According to Standard & Poor, the American economy lost $24B as a result of the shutdown of the federal government. But the suggestion is without substantiation & fails as a matter of economic logic.
It turns out that the shutdown merely shifted or diverted spending from one destination to another or changed its timing. As such, there is no significant net change to the overall economy since it was mostly about a redistribution of spending from place to place or across time.
Among the identified “losses” are wages by federal employees & contractors as well as the value of lost government services.
While business owners that depend on tourists visiting shuttered federal facilities, their losses are offset by gains elsewhere. While some firms might have lost money or visitors during the shutdown, some other businesses must have had more customers than they might have as holidaymakers went elsewhere. Or if they cancelled their vacations or did not spend the money, they will have saved those funds, making them available for lending to boost investments.

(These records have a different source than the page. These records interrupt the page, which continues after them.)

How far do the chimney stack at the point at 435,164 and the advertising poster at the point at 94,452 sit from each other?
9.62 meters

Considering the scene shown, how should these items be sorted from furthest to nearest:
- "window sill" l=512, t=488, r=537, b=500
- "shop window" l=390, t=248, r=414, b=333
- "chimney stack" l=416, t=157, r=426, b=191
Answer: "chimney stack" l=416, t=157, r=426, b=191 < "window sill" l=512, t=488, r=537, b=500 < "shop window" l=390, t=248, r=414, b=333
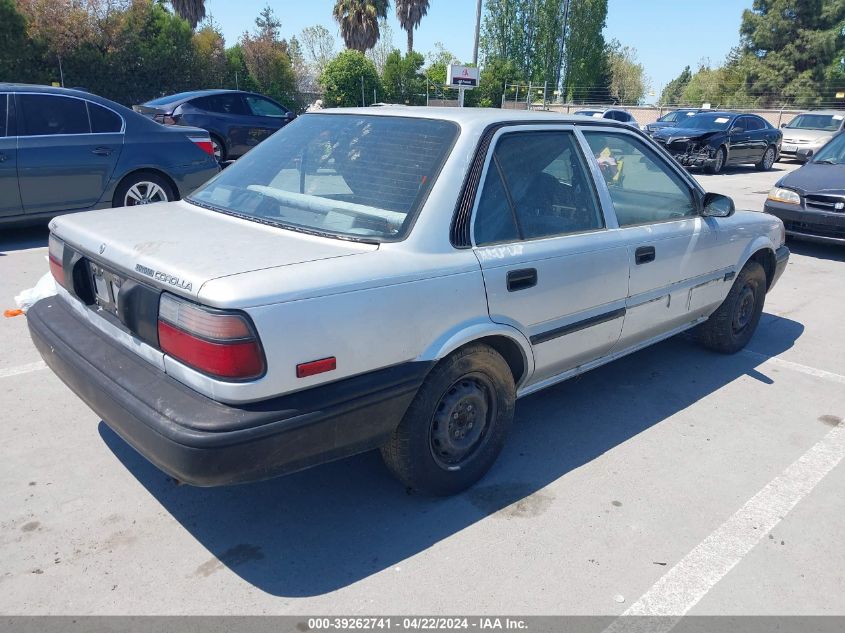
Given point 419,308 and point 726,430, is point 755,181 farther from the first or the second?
point 419,308

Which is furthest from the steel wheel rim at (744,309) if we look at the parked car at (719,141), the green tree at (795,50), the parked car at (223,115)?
the green tree at (795,50)

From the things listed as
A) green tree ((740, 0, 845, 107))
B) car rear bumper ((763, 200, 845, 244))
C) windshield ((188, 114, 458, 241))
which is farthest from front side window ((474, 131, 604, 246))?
green tree ((740, 0, 845, 107))

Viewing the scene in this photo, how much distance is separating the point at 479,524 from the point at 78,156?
20.2ft

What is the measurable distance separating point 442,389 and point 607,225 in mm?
1435

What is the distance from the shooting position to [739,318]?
5051 mm

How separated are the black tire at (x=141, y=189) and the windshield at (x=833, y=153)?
28.3 feet

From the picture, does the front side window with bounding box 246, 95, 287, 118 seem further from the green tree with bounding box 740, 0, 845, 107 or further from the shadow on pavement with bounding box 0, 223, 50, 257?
the green tree with bounding box 740, 0, 845, 107

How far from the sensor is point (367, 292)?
8.11 feet

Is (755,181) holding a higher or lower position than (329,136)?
lower

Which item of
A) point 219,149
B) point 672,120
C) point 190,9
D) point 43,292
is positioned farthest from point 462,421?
point 190,9

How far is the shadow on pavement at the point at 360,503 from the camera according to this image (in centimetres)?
267

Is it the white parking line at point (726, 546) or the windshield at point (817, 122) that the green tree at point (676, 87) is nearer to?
the windshield at point (817, 122)

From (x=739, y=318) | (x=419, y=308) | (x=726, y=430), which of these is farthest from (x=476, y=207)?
(x=739, y=318)

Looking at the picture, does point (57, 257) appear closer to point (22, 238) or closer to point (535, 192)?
point (535, 192)
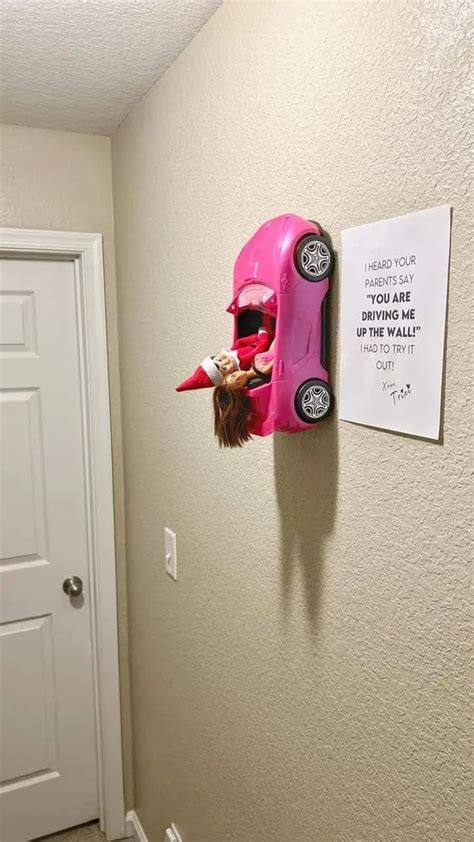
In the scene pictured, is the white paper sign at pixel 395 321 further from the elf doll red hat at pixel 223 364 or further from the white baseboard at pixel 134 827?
the white baseboard at pixel 134 827

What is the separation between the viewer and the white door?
78.5 inches

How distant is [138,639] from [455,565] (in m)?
1.51

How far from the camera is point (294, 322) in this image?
2.88 ft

The notion of “lost” spending reflects an inverted lapse of logic revealed in Bastiat’s “broken window fallacy” that depicts receipt of money spent on fixing a broken window as a net gain to the economy. Inasmuch as those funds would have been spent elsewhere in the economy were they not used to repair the window, they cannot involve a net economic gain.

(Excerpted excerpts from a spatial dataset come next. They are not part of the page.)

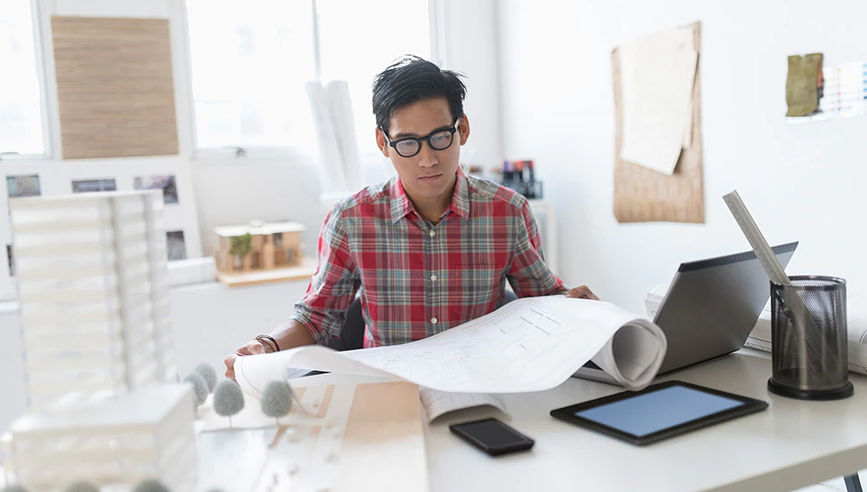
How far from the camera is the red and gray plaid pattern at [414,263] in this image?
1575 millimetres

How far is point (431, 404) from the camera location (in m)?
0.93

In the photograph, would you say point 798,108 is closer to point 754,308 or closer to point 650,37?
point 650,37

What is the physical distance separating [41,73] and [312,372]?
7.58 feet

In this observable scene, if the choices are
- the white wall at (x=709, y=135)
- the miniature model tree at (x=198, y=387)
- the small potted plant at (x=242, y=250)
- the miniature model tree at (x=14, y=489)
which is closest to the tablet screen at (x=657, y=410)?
the miniature model tree at (x=198, y=387)

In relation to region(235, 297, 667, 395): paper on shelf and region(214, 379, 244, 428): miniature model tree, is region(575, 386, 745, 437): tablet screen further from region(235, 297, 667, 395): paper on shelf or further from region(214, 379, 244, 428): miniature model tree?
region(214, 379, 244, 428): miniature model tree

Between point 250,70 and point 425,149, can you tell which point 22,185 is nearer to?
point 250,70

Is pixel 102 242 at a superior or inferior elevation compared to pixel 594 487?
superior

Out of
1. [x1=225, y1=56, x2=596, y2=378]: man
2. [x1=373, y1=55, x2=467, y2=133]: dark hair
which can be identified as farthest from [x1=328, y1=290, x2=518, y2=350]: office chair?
[x1=373, y1=55, x2=467, y2=133]: dark hair

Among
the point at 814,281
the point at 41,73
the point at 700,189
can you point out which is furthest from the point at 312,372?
the point at 41,73

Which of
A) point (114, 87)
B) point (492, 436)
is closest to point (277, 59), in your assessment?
point (114, 87)

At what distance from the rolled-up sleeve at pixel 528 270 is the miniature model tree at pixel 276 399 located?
2.83ft

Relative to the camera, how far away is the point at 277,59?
10.9 ft

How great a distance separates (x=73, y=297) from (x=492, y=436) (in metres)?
0.48

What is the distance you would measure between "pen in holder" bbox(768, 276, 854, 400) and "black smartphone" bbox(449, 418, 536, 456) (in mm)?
398
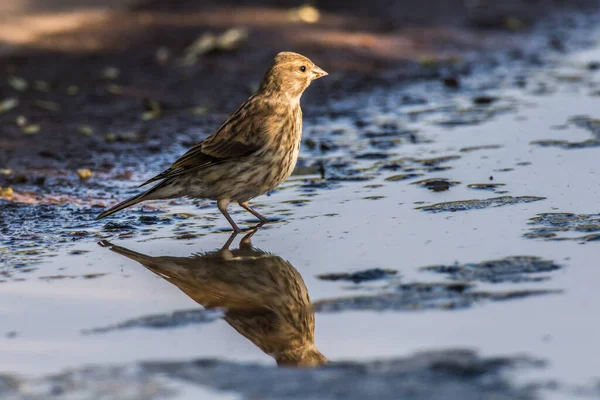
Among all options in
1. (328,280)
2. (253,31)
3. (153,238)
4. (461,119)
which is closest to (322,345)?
(328,280)

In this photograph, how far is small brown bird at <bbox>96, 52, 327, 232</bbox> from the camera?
6773 millimetres

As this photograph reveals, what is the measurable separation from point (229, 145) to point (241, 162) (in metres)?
0.16

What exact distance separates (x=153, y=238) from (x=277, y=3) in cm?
844

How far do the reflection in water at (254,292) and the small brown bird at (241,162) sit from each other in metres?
0.40

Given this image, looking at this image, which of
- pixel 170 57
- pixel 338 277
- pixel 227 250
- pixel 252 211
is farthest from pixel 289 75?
pixel 170 57

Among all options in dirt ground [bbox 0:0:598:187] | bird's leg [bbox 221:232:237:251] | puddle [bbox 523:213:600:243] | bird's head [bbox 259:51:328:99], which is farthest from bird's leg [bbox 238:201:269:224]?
dirt ground [bbox 0:0:598:187]

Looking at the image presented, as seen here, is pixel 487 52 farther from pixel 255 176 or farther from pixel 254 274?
pixel 254 274

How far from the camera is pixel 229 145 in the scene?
686 centimetres

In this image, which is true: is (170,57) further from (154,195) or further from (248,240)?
(248,240)

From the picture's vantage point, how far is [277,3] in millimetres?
14445

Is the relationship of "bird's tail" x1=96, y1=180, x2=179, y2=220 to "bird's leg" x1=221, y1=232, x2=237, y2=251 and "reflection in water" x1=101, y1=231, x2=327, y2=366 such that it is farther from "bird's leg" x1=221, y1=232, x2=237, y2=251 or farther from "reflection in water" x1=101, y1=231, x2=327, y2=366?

In a similar, albeit inverse manner, whatever went unspent in one sector of the economy during the shutdown was either spent elsewhere then or will be in the future.
As it is, the notion of “lost” wages is poppycock since federal employees will receive back pay despite not having worked during the shutdown so that spending by them is merely deferred from then to now or later.
Perhaps only federal contractors will lose wages as a consequence of the shutdown, but whatever is not paid for them does not evaporate and will either lower the deficit or be spent elsewhere by the federal government.